» Description of the task
In the DataLoader notes below, which parameter do you set to load and preprocess data in parallel using multiple worker processes?

# Classification with titanic csv

***

Notes on pytorch dataloader 

Data Handling: TensorDataset provides a convenient way to combine input features and labels into a single dataset object. It allows you to store and manipulate your data in a unified format, making it easier to handle and pass to the model.

Batch Processing: DataLoader enables batch processing of your data during training and evaluation. It automatically creates mini-batches of data, shuffles the data (if specified), and provides an iterable object that you can loop over in your training loop. This is especially useful when you have large datasets that cannot fit entirely into memory, as it allows you to load and process data in smaller batches.

Data Parallelism: DataLoader supports parallel data loading and processing. You can set the num_workers parameter to load and preprocess data in parallel using multiple worker processes. This can significantly speed up data loading and improve the overall training time, especially when working with large datasets.

Randomization: DataLoader provides the option to shuffle the data by setting the shuffle parameter to True. This helps in introducing randomness during training, which can be beneficial for better model generalization and avoiding overfitting.

Text extracted page by page:

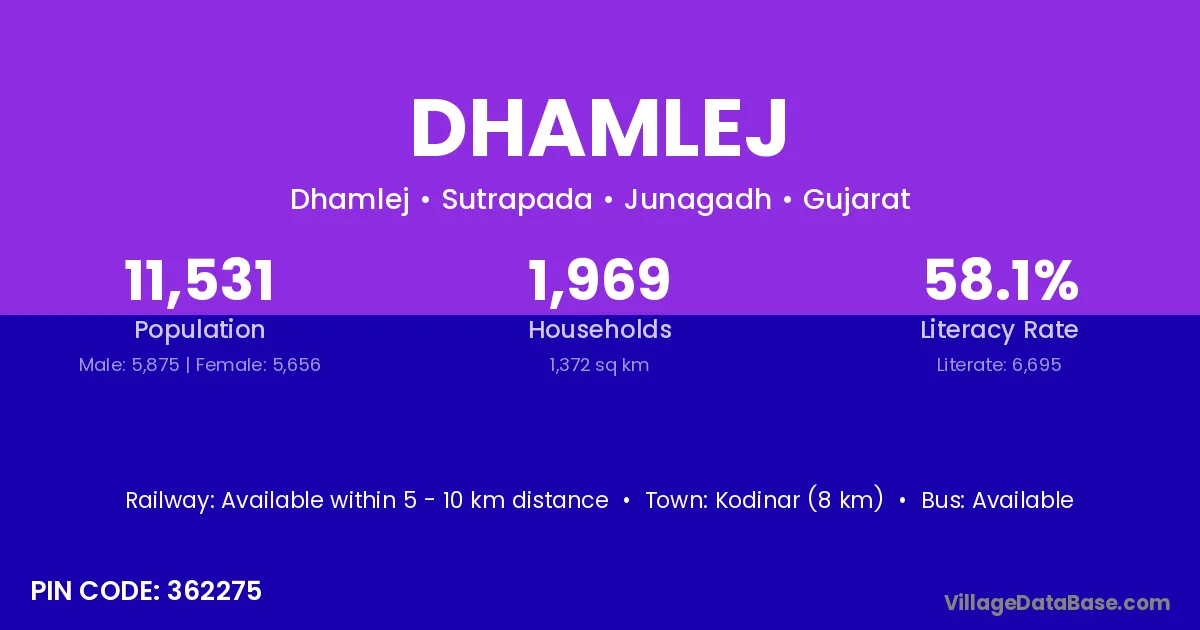 DHAMLEJ

Dhamlej • Sutrapada • Junagadh • Gujarat

11,531
Population
Male: 5,875 | Female: 5,656

1,969
Households
1,372 sq km

58.1%
Literacy Rate
Literate: 6,695

Railway: Available within 5 - 10 km distance • Town: Kodinar (8 km) • Bus: Available

PIN CODE: 362275

VillageDataBase.com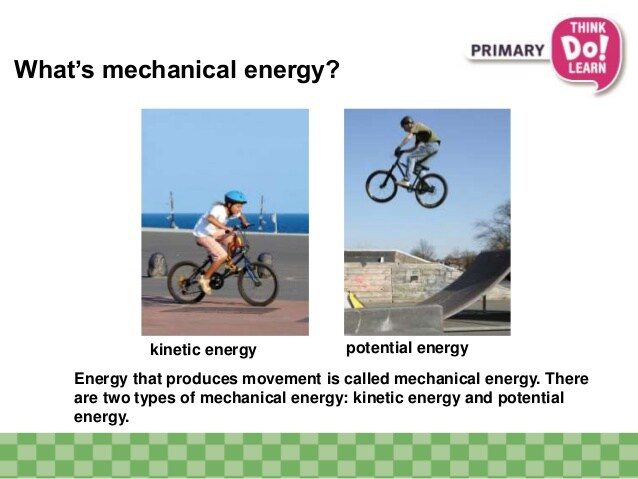 PRIMARY THINK Do! LEARN

What's mechanical energy?

kinetic energy

potential energy

Energy that produces movement is called mechanical energy. There are two types of mechanical energy: kinetic energy and potential energy.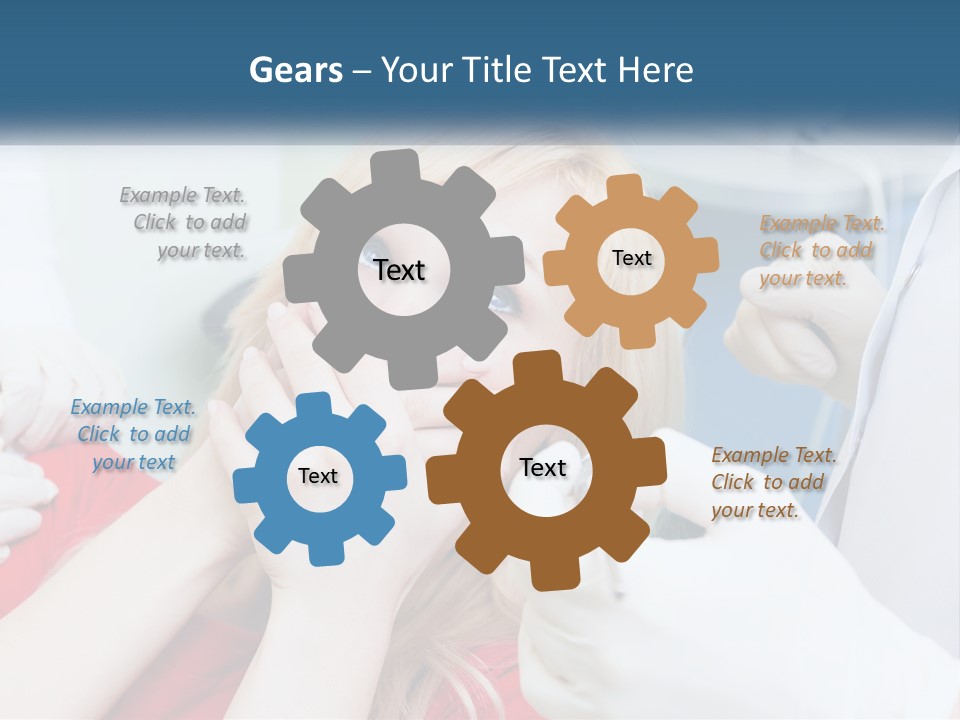 Gears – Your Title Text Here

Example Text. Click to add your text.

Text

Text

Example Text. Click to add your text.

Example Text. Click to add your text

Text

Text

Example Text. Click to add your text.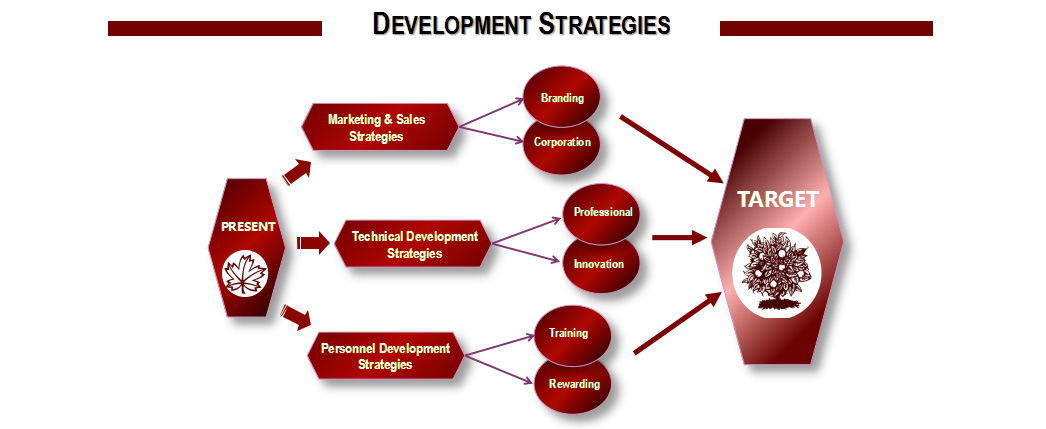 DEVELOPMENT STRATEGIES

PRESENT

Marketing & Sales Strategies

Branding

Corporation

Technical Development Strategies

Professional

Innovation

Personnel Development Strategies

Training

Rewarding

TARGET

» Answer to this task
The num_workers parameter.